[Task requirements]
Note every line in the entries that contains the string "Phacochoerus", and copy it.

(Source data)

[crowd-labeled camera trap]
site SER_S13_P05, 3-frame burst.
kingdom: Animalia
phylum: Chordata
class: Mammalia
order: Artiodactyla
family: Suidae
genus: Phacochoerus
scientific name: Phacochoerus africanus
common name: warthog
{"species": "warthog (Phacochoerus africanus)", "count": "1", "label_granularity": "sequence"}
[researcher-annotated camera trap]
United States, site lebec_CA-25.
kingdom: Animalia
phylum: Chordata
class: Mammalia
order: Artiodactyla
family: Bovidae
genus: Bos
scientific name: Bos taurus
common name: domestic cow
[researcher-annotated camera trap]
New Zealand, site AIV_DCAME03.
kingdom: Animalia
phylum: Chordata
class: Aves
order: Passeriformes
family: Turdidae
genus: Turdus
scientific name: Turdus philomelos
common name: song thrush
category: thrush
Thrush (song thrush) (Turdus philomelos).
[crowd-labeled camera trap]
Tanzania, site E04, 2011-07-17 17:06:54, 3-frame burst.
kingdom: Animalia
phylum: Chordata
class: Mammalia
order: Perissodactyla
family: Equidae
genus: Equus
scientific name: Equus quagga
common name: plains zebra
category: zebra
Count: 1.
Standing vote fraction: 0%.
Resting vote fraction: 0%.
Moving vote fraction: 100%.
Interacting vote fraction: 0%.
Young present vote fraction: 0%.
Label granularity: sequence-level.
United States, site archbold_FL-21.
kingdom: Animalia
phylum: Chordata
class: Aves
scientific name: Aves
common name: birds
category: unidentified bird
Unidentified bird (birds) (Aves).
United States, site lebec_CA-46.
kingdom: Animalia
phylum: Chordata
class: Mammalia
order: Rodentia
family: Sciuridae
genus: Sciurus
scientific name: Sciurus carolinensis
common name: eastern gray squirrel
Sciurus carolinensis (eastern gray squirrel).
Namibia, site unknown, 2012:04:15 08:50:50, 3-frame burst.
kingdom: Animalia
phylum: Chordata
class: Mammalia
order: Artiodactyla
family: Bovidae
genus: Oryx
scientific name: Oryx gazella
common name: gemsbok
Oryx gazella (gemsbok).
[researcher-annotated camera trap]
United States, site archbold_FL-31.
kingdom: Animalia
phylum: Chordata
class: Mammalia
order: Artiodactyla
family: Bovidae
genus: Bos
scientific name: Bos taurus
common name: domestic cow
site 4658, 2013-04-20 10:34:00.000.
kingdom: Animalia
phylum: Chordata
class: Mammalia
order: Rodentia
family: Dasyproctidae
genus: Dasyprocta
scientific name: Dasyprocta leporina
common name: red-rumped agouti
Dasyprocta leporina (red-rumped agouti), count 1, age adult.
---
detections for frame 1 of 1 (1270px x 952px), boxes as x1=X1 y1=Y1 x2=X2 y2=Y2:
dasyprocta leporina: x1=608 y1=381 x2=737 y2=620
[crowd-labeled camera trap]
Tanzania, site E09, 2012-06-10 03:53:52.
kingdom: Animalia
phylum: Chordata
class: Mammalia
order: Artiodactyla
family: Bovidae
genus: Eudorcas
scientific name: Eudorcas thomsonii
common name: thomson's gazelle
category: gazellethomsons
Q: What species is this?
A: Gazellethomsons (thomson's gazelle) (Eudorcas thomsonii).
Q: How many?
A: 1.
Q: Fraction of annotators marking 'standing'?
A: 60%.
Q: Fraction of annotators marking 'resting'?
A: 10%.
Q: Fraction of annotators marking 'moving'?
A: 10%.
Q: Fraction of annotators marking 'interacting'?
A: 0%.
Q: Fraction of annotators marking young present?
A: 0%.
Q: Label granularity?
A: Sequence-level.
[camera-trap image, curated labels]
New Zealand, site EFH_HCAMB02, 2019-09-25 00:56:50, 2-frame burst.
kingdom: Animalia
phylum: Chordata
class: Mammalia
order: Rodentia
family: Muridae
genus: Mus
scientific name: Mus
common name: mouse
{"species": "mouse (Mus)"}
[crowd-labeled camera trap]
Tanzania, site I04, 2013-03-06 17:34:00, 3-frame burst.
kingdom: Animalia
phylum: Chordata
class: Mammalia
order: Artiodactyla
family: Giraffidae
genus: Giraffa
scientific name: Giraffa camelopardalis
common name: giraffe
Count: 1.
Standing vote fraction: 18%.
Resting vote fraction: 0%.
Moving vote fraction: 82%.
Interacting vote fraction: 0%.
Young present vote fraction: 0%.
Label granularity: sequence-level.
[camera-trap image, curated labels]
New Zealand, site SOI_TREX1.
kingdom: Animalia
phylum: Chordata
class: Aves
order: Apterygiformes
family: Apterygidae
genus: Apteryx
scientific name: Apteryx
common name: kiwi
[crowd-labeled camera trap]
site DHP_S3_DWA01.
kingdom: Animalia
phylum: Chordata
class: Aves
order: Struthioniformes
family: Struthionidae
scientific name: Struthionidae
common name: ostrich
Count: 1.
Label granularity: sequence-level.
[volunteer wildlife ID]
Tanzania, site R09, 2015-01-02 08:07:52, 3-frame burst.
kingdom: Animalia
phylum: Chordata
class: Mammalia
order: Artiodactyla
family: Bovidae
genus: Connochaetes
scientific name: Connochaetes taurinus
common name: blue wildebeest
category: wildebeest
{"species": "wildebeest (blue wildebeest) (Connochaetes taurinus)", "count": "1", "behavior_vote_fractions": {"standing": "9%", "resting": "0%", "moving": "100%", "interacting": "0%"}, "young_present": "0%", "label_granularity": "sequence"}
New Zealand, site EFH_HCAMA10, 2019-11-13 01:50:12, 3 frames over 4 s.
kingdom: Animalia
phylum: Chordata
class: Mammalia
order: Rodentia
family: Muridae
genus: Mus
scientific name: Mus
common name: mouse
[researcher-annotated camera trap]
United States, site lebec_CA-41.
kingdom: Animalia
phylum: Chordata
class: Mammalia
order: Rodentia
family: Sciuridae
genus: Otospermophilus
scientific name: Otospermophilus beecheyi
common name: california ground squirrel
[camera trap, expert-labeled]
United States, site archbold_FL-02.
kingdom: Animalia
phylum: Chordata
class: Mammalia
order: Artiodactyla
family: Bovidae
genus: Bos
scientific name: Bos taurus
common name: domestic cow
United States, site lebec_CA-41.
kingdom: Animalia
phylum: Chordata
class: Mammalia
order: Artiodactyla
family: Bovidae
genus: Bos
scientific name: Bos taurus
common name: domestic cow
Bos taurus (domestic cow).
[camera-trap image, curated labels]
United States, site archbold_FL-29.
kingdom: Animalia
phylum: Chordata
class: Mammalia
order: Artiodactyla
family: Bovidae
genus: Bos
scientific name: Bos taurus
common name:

(End Source data)

[Output of the exercise]
genus: Phacochoerus
scientific name: Phacochoerus africanus
{"species": "warthog (Phacochoerus africanus)", "count": "1", "label_granularity": "sequence"}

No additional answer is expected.